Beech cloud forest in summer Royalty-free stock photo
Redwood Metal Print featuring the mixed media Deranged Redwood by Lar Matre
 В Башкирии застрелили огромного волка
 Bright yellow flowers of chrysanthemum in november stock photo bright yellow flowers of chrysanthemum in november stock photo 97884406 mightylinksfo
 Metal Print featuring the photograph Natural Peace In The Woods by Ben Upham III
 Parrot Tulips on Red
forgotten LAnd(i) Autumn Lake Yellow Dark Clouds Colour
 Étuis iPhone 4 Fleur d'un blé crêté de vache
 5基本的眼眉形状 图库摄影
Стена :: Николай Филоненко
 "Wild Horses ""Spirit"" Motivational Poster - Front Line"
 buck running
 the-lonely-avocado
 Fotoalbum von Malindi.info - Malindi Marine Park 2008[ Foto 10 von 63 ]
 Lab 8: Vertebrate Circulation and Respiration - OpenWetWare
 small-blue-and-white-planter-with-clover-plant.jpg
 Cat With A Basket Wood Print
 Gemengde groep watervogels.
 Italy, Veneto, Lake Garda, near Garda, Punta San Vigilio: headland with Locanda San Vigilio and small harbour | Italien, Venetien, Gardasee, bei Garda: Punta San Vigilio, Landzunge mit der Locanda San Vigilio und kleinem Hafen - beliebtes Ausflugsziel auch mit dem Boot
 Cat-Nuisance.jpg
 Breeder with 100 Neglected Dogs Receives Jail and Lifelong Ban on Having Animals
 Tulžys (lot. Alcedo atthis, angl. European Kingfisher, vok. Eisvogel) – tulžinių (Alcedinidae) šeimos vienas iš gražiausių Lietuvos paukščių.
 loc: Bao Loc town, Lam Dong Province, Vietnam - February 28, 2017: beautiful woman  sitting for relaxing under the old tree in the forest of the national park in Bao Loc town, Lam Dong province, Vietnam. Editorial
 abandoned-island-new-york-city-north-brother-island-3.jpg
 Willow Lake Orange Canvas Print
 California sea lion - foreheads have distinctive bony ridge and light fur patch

* Problem requirements:
Find the string "stock" in the lines above and count those lines. Give only that count.

* Exercise output:
2